Madam Ang remembers the last family outing with her boys – a trip to Universal Studios Singapore as part of Mr Yap’s military unit’s family day celebration. It was two days before the tragic accident.

She didn’t want to go at first.

“We had been there before and I thought of giving it a miss since I had a church event at noon,” she says.

“But the boys pleaded with me because they really wanted to go, and despite knowing that I’d be too tired, we made it down as early as 8.45am.”

She says: “And now, I am grateful that we had spent our last weekend happily, without any regret.” With the boys gone, Madam Ang says it will be hard to move on.

She admits that she was angry with the driver when she was first trying to cope with the tragedy.

“Donavan used to finish school by 2pm,” she says with a heavy sigh.

But she and Mr Yap have now chosen to forgive the cement-truck driver.

She says: “Hating him will not bring our sons back.
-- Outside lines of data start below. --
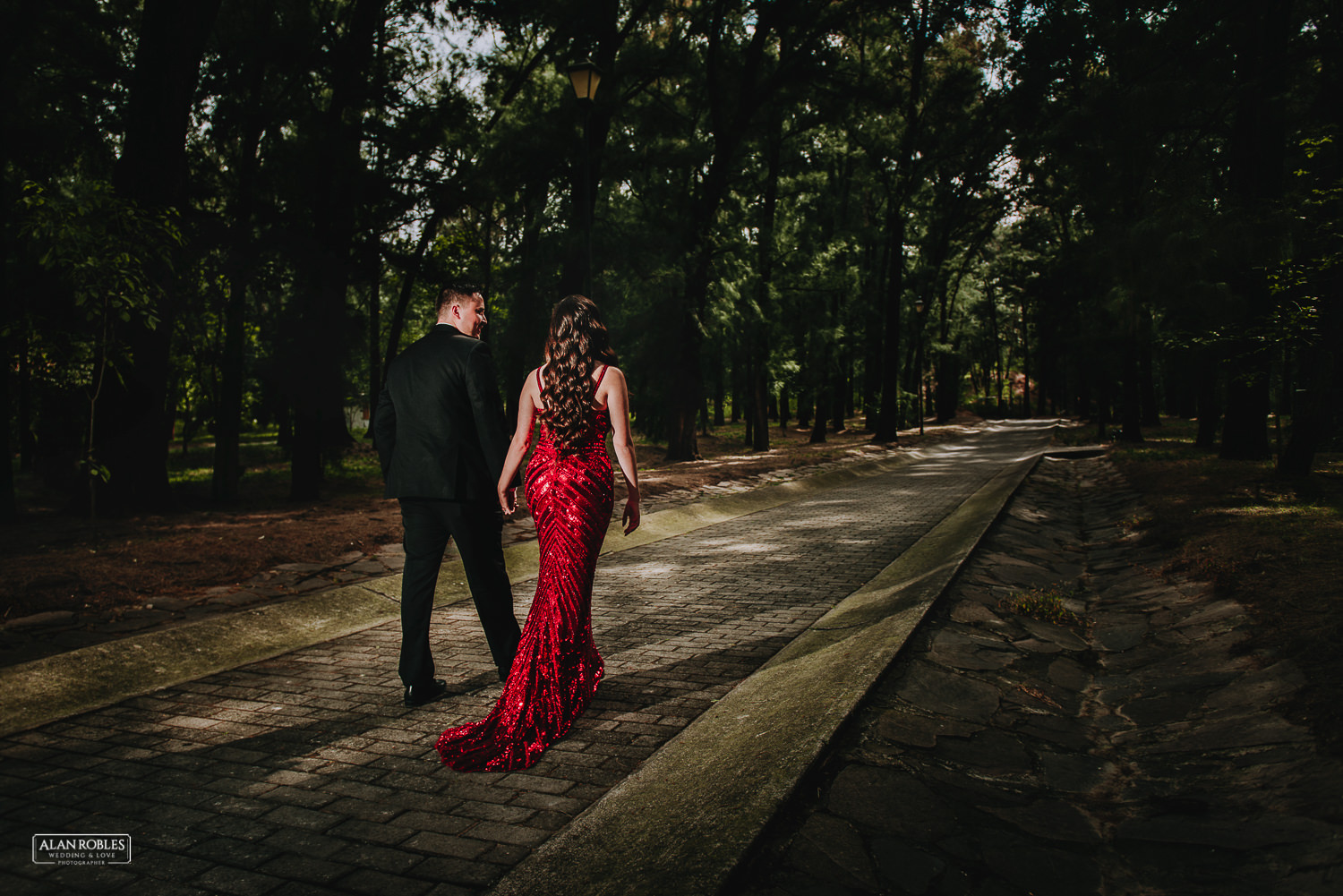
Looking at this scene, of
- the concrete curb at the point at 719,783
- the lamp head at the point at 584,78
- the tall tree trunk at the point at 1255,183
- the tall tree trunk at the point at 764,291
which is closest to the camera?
the concrete curb at the point at 719,783

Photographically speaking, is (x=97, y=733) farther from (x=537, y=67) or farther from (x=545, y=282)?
(x=537, y=67)

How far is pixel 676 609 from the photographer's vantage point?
633 cm

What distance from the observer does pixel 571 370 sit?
161 inches

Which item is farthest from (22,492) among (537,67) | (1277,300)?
(1277,300)

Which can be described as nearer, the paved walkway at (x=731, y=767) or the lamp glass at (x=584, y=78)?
the paved walkway at (x=731, y=767)

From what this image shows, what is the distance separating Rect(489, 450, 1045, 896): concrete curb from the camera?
2439 millimetres

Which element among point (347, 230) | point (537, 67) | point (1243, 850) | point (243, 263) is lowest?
point (1243, 850)

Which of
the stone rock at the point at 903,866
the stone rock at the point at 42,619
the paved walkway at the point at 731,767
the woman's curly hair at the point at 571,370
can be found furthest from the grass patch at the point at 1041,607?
the stone rock at the point at 42,619

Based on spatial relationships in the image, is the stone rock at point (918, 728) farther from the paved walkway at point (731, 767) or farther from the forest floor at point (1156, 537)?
the forest floor at point (1156, 537)

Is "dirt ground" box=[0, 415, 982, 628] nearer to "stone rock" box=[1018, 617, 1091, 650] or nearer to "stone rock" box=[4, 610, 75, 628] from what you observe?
"stone rock" box=[4, 610, 75, 628]

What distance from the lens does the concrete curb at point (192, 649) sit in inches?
168

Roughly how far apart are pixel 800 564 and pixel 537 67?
1893 cm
And we are very certain that he too is suffering from the knowledge of what has happened, and from our suffering.”

She does not intend to have another baby.

“I don’t think I can live with another loss, if I ever had to be put through another test,” she says.

“And having another baby will also not be able to replace my two beautiful boys.”

Madam Ang admits that she has not given much thought about what the future holds for her.

But for now, she wants to donate the new outfits that she had bought for the boys for Chinese New Year.

“I want to share my sons’ love for each other with the needy,” she says.

“I want to keep only their school uniforms as mementos of the babies who had come into our lives and brought us so much hope, love and joy.”